[WHAT THE EXERCISE ASKS]
Rewrite the entries from the line containing "Between the two" through the end, replacing "waterfall" with "stream" and keeping everything else the same.

[RAW RECORDS]
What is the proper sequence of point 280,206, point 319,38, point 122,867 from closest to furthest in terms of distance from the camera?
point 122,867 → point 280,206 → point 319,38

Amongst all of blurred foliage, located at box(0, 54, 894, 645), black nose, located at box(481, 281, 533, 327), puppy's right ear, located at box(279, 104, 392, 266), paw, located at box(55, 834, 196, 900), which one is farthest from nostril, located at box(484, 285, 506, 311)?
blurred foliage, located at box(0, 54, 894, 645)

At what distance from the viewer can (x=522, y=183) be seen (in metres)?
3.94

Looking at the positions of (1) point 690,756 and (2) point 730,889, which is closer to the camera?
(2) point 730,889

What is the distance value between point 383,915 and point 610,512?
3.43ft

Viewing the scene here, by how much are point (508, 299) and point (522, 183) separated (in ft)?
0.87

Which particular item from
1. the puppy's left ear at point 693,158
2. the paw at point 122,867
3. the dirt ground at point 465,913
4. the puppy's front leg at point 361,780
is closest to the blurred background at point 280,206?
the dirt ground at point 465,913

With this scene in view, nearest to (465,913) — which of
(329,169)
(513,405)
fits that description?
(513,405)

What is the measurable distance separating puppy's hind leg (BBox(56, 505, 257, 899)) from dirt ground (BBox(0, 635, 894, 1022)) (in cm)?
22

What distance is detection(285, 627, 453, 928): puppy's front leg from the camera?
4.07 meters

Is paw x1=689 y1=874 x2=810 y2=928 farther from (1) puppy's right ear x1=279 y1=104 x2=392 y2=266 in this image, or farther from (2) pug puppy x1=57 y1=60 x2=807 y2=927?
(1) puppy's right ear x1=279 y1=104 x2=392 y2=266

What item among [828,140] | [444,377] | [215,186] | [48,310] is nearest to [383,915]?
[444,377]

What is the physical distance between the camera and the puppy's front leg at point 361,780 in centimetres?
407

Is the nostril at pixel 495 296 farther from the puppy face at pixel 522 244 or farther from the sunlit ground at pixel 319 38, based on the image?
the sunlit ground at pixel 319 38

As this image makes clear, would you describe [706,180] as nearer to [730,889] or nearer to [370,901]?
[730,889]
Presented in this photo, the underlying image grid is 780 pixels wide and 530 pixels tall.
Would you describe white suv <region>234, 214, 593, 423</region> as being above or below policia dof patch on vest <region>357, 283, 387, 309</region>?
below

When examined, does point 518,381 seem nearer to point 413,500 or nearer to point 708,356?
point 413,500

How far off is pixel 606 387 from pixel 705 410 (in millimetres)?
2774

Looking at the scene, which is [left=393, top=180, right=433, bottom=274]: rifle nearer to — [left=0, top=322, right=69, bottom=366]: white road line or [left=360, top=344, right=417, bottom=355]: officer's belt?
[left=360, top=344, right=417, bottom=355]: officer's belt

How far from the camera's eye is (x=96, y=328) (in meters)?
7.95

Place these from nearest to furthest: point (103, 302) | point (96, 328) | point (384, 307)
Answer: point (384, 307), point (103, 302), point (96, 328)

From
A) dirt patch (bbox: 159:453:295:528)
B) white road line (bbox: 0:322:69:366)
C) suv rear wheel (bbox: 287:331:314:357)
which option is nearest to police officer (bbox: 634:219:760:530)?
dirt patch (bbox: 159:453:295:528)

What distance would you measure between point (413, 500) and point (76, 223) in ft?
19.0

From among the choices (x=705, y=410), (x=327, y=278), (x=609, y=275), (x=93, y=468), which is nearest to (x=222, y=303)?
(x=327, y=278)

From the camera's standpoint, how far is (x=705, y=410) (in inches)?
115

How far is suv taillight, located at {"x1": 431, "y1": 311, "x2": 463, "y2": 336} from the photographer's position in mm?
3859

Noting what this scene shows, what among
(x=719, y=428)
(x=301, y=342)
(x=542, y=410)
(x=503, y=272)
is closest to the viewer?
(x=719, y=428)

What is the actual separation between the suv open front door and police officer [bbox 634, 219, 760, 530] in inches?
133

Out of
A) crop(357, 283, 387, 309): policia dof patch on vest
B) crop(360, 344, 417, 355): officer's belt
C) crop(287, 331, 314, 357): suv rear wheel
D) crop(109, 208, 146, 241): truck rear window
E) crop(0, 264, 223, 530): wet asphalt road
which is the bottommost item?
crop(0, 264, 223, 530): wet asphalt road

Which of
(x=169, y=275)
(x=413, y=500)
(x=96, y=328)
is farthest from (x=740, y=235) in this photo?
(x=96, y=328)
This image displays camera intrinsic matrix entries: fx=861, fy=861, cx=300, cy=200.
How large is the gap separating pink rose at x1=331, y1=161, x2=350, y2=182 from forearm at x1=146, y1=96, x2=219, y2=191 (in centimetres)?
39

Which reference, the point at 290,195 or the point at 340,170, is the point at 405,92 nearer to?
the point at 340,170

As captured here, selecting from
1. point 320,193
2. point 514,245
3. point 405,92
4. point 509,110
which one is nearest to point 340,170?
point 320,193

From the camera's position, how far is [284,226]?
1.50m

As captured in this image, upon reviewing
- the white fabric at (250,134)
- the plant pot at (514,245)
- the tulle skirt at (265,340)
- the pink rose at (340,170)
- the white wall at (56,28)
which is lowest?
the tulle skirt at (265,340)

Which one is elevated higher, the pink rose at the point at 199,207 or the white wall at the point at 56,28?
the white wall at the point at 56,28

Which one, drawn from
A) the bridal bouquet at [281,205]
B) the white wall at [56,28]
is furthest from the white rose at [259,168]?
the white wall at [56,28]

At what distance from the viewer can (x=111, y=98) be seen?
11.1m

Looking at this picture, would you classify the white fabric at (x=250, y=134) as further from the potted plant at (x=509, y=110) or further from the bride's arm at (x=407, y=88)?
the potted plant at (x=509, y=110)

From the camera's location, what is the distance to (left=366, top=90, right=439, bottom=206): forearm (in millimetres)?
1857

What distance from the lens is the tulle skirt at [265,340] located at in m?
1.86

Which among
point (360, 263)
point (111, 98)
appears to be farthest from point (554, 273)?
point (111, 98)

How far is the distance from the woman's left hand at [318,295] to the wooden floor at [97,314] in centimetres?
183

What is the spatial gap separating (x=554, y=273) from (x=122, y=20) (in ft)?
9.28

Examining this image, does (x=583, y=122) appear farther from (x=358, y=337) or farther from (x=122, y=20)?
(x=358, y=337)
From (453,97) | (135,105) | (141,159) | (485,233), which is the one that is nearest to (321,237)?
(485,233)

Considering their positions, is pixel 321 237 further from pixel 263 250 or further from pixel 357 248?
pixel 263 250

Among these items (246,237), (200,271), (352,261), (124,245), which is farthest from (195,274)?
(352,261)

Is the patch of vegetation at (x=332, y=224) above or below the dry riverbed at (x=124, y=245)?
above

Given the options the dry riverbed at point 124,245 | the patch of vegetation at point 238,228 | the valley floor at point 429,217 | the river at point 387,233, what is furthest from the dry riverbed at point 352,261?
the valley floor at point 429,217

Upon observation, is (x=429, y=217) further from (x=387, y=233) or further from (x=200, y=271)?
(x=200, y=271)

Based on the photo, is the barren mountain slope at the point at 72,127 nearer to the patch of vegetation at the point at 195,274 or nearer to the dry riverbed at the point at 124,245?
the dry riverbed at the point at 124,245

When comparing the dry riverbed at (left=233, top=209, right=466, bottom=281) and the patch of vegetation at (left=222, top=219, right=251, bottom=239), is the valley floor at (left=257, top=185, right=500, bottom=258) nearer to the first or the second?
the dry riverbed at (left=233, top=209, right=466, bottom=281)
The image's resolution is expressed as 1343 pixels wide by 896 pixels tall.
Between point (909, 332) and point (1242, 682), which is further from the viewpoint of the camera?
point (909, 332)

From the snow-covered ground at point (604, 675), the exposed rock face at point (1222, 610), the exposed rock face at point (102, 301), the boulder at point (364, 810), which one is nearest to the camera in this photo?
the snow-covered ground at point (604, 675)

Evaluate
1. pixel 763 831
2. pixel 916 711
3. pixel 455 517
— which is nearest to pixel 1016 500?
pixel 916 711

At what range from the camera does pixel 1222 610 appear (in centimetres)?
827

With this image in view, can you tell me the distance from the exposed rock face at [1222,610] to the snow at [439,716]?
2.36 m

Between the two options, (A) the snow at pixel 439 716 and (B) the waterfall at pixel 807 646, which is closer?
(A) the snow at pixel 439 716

[EXERCISE RESULT]
Between the two options, (A) the snow at pixel 439 716 and (B) the stream at pixel 807 646, which is closer?
(A) the snow at pixel 439 716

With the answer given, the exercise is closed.